Exercise material Start Marker

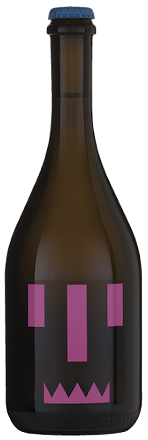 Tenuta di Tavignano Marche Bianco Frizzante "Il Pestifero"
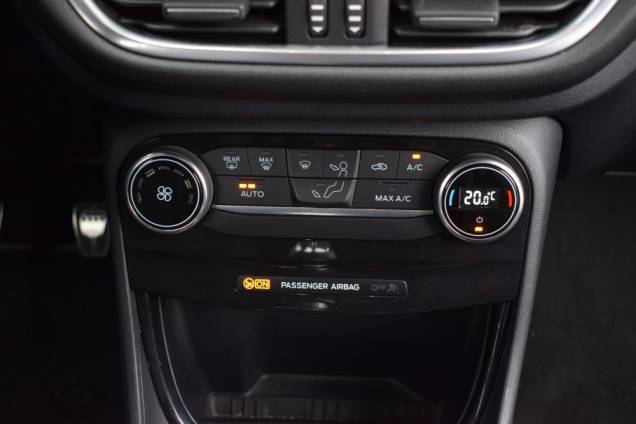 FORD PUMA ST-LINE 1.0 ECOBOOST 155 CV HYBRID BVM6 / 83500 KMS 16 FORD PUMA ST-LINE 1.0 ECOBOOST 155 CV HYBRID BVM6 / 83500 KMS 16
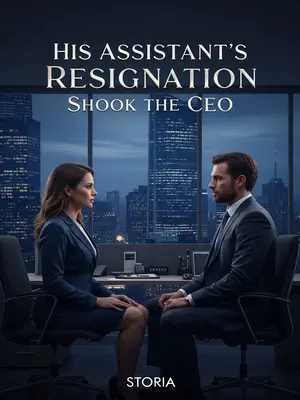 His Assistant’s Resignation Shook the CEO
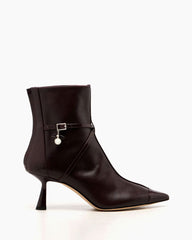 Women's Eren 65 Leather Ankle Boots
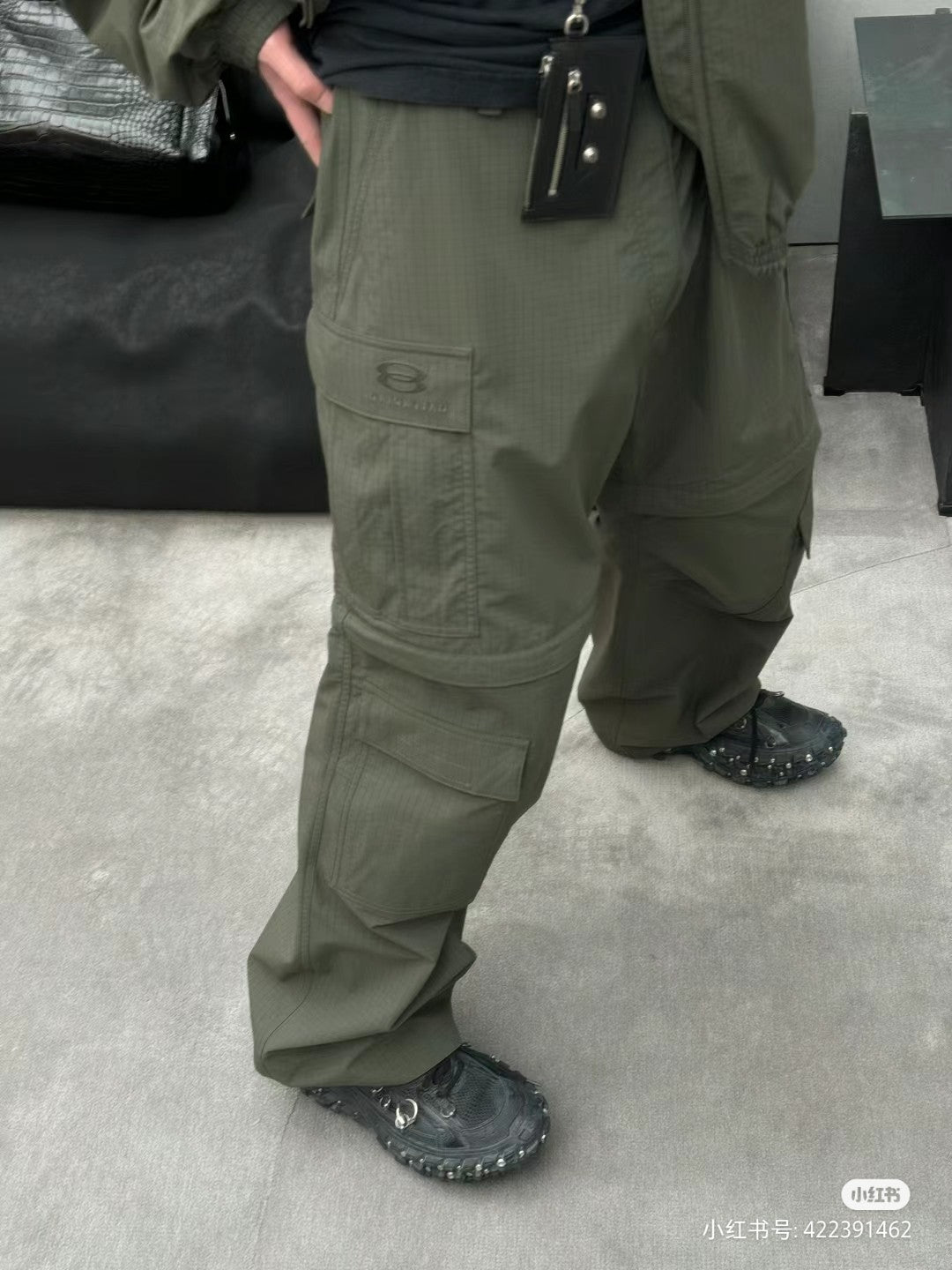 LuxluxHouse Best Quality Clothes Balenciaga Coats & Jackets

Exercise material End Marker
Exercise material Start Marker

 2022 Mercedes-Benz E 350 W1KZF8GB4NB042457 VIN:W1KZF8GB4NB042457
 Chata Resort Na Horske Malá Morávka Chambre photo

Exercise material End Marker
Exercise material Start Marker

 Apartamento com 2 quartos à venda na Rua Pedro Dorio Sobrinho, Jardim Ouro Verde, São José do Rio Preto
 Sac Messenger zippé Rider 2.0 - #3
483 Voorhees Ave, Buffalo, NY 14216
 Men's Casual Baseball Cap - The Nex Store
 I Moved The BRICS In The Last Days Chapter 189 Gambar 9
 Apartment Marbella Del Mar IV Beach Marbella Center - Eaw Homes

Exercise material End Marker

Requirement
Print exactly the lines above that run from the one with "Women's Eren 65 Leather Ankle Boots" down to the one with "LuxluxHouse Best Quality", and omit the pictures.

Solution to this exercise
 Women's Eren 65 Leather Ankle Boots
 LuxluxHouse Best Quality Clothes Balenciaga Coats & Jackets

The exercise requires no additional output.